I turn to him and really look at him. He's the man who loved me even when I couldn't understand it. The man who gave me this child, this life, this chance at something I didn't know I was allowed to want.
"Yeah," I say, and mean it. "I really am."
Because each day is a gift. Each moment in this kitchen is a gift. I'm surrounded by family who traveled across oceans, and friends who've become family. My husband started as an enemy and ended as everything. It's all a gift. I've spent too much of my life looking back, cataloging losses, and bracing for the next blow. Not anymore.
"Happy birthday, Asha," my father says, raising his glass. The others follow suit.
I can't raise mine because Avi's in my arms, but I nod, blinking back the sudden sting in my eyes. "Thank you," I manage. "For being here. For all of it."
Trigger's arm comes around both of us, and I lean into him, let myself be held. Let myself be happy without waiting for it to crumble.
Grace throws the spoon.
Laney groans.
Dar laughs so hard her bangles jangle.
And I—I live through it, every perfect, chaotic second.
"Okay, now that the toast is out of the way. Let's eat," Dar says, carrying a dish from the stove to the table in the other room. My father offers to take it, but she swats him away. "I have it. Let me serve you. Please."
This isn't the first time Dar and my father met. They met months ago when Dar and Rohan came over with the first bull delivery. To say the meeting was tense would be an understatement. My father had a lot of things to work through, and to this day, I’m certain I still don't know the half of it. What I do know is he's trying to put past grievances aside. He's trying to look ahead, not behind, and I know a lot of that has to do with me. If I can push through and choose not to be defined by what might be, he can choose the same path. Our pasts don't have to define us.
"Well, if you decide to surprise me next year for my birthday, I'll be able to host all of you at my own kitchen table," I say, taking a seat at the long dining table in my father's dining room. "Now that Dad isn't blocking roads, shutting off power, and throwing out our permits, we can build a house." I smile.
"I never threw out permits," he objects, his lips pulling to one corner.
I roll my eyes. "Sorry,threatened to bury them under mysterious zoning violationsis a better choice of words."
Trigger coughs into his wine glass. It sounds suspiciously like a laugh.
"Or was it the sudden need for environmental impact studies?" I add sweetly. "On land that's been farmed for a hundred years?"
My father's jaw tightens, but there's amusement in his eyes. "Well," he clears his throat, easily swatting off my comment like it's a fly. "Before you start tossing money at an architect, maybe you should open my gift." He passes an envelope down the table.
I take the envelope and hold it in my hands curiously, measuring his words against the piece of paper in front of me. Then I give Avi to Trigger beside me. When I tear open the envelope, I find a deed. At the bottom, his signature is sprawled across the page. I swallow, my throat thick with emotion as tears well in my eyes. "You're giving me Mom's house?" I say, my voice small, still unbelieving that what I'm holding is real.
The table goes quiet. Even Grace stops fussing.
My father shifts in his seat, but there's no uncertainty in his expression. He looks... decided. Like this has been the plan all along. "Your mom always wanted you to have this. I may have been her husband, but you were her daughter. This land belongs to you."

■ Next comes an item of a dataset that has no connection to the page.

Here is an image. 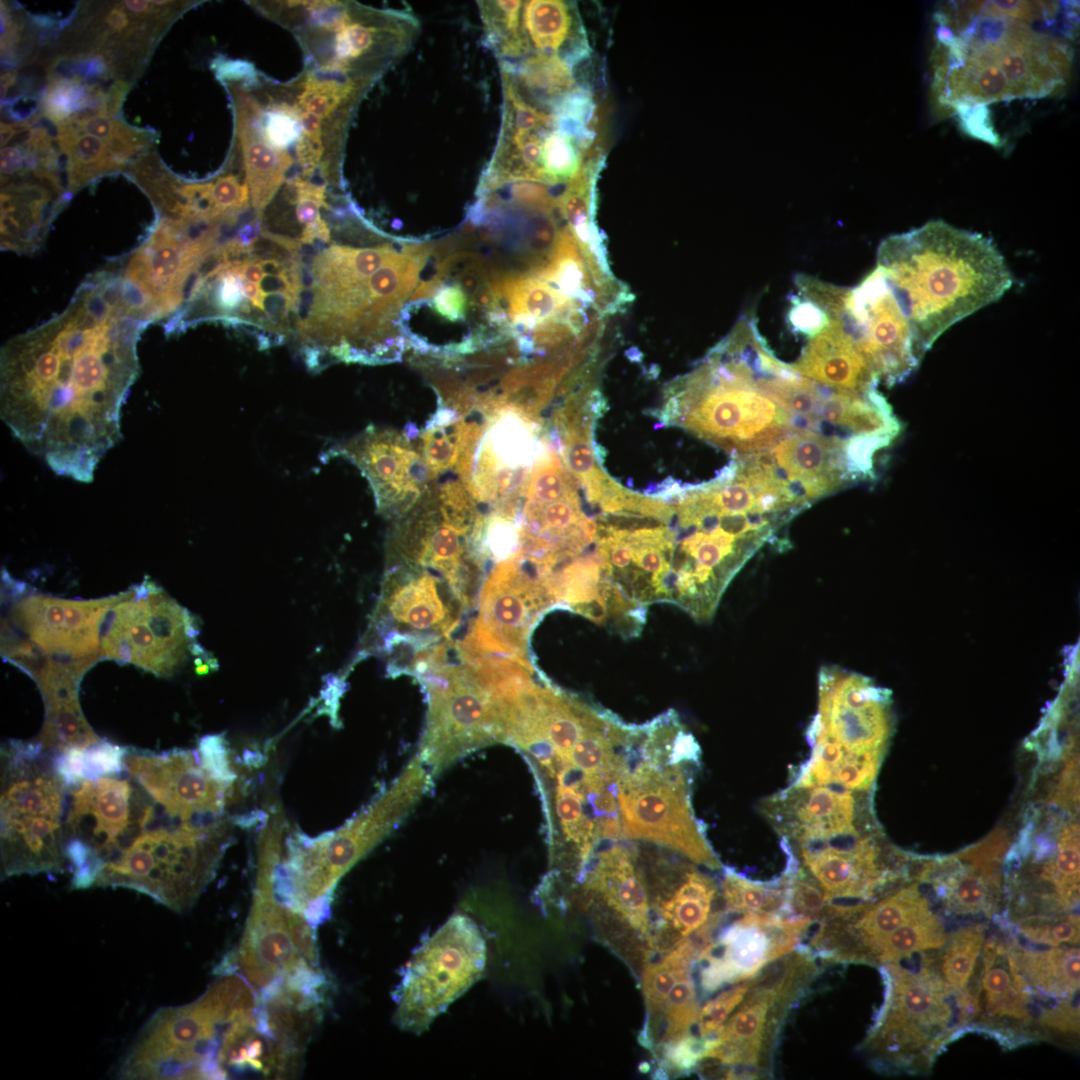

I look up at him, my vision blurring. "But what about the horses and?—"
He raises his hand, stopping me. "We can discuss all that, but we both know our home in Louisville can sustain the business. Don't worry about me. You're starting your family. It's only right you do it here, in the same place you always dreamed you would."
The breath leaves my lungs.The same place you always dreamed you would.He remembered.
My fingers trace the edge of the deed, and I can barely see it through the tears. This was his plan all along. That’s why he was being difficult. "I don't... I don't know what to say."
"You don't have to say anything," my father says quietly.
"Thank you," I whisper. "Thank you."
Dar stays quiet across the table, but I can see her blinking rapidly, her jaw tight with emotion. Trigger's hand is on my back now, steady and warm, and I can hear Avi's quickened breaths on his chest as he settles against him. A house. A home. The place where my mother lived, where she held me, where she must have stood at the windows and imagined my future. And now I get to build that future with Trigger and Avi, and whatever comes next.
Laney's crying now, and London hands her a napkin, shaking his head fondly at both of us.
"That's... that's quite the gift," Rohan says, breaking the heavy silence, his voice careful.